• [Aufgabenstellung]
Prüfen Sie, ob die folgenden Aussagen mit dem Beitrag zum Textfilter übereinstimmen: (a) Die Kategorien und ihre Schlüsselwörter stehen in einer JSON-Datei. (b) Die Funktion split zerlegt auch Texte mit Links in einzelne Sätze. (c) Ein Sternchen am Anfang eines Eintrags kennzeichnet ein Muster. Beantworten Sie jede Aussage mit Ja oder Nein und zitieren Sie dazu wörtlich die entscheidenden Worte des Beitrags.

• [Lesetext]
_ _ _ _ _ _ _
Ich möchte einen Text filter bauen der anhand von Keywords, Sätze/Texte vordefinierten Kategorien zuordnet. Als Dictionary dient ein json file wo die ganzen Klassen mit den zugehörigen Keywords gelistet sind.
Der python code:
Code: Alles auswählen
import json
import re
# convenience function: check if any topic term is contained within a sentence
def contains(a_list, a_sentence):
for item in a_list:
# handle patterned case (prefaced by asterisk)
# eg. "*dd:ddam" will catch the pattern "10:30am"
if item[0] == '*':
if re.search(item.replace('*', '').replace('d', '\d'), a_sentence):
return (item)
else:
if item.lower() in a_sentence.lower():
return (item)
# convenience function: split text into one or more sentences
def split(text, rows_split_delim=['.', '!', '?']):
# sentences after the split
rows_split = []
# pointer to position within text
pointer = 0
# don't try to split messages with links
if 'http' in text.lower():
return [text]
# loop through each character in the message text
for char in text:
# if character is a sentence delimeter
if char in rows_split_delim:
# split out the text from the previous pointer to this delimeter
sentence = text[pointer:text.index(char, pointer) + 1]
# remove extra spaces
sentence = sentence.lstrip().strip()
rows_split.append(sentence)
# update the pointer
pointer = text.index(char, pointer) + 1
# finish by splitting out the remaining text
# from the previous pointer to this delimeter
# this handles the case of text with no split sentences
sentence = text[pointer:].lstrip().strip()
rows_split.append(sentence)
return rows_split
# Classify class definition
class Classifier(object):
"""A classification object, for topics defined in a json definiton
Attributes:
topics_file: a json structure containing words/patterns for a list of topics
"""
def __init__(self, topics_file):
# load topics and their words
try:
self.topics = json.load(open(topics_file))
except:
print ('error opening file', topics_file)
def classify(self, text):
topics_data = {}
# split out sentences from the text
sentences = split(text)
for sentence in sentences:
# loop through the topics
for key in self.topics.keys():
# if the sentence contains any of the words for this topic, add to results
if contains(self.topics[key], sentence):
if key not in topics_data:
topics_data[key] = [sentence]
else:
topics_data[key].append(sentence)
_ _ _ _ _ _ _
• [Rohdaten]
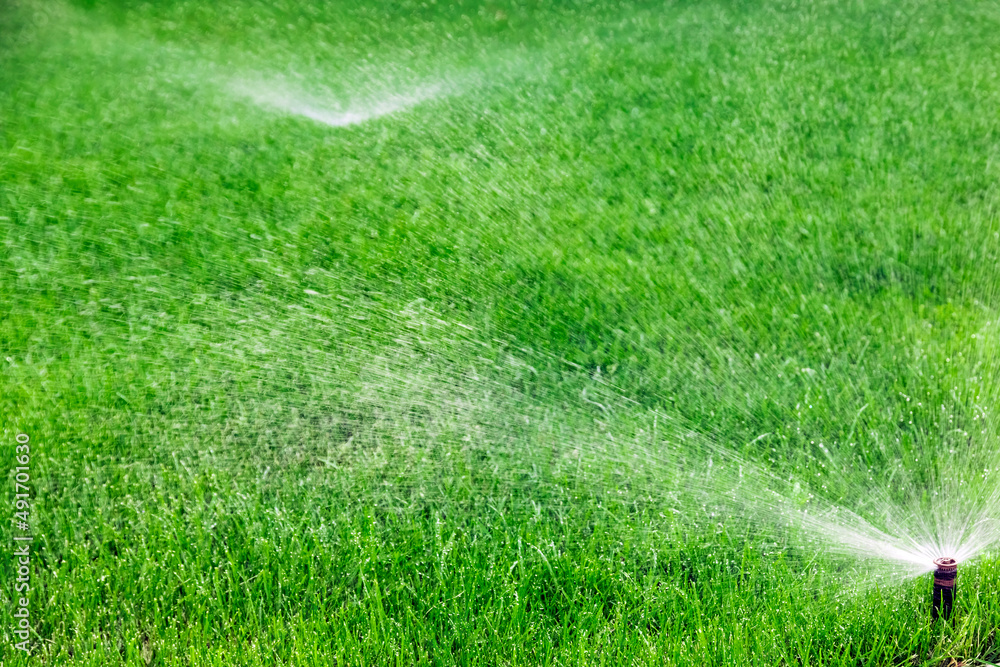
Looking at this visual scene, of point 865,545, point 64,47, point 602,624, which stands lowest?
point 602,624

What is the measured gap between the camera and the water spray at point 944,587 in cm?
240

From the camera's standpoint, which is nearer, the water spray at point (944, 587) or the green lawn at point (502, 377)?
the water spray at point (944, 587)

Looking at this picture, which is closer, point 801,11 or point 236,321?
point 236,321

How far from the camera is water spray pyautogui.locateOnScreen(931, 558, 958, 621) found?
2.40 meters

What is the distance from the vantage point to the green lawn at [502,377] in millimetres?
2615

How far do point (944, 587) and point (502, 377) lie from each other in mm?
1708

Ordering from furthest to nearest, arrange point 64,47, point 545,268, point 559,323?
_ _ _ _ _ _ _
• [Ergebnis]
(a) Ja: „Als Dictionary dient ein json file wo die ganzen Klassen mit den zugehörigen Keywords gelistet sind.“
(b) Nein: „don't try to split messages with links“
(c) Ja: „handle patterned case (prefaced by asterisk)“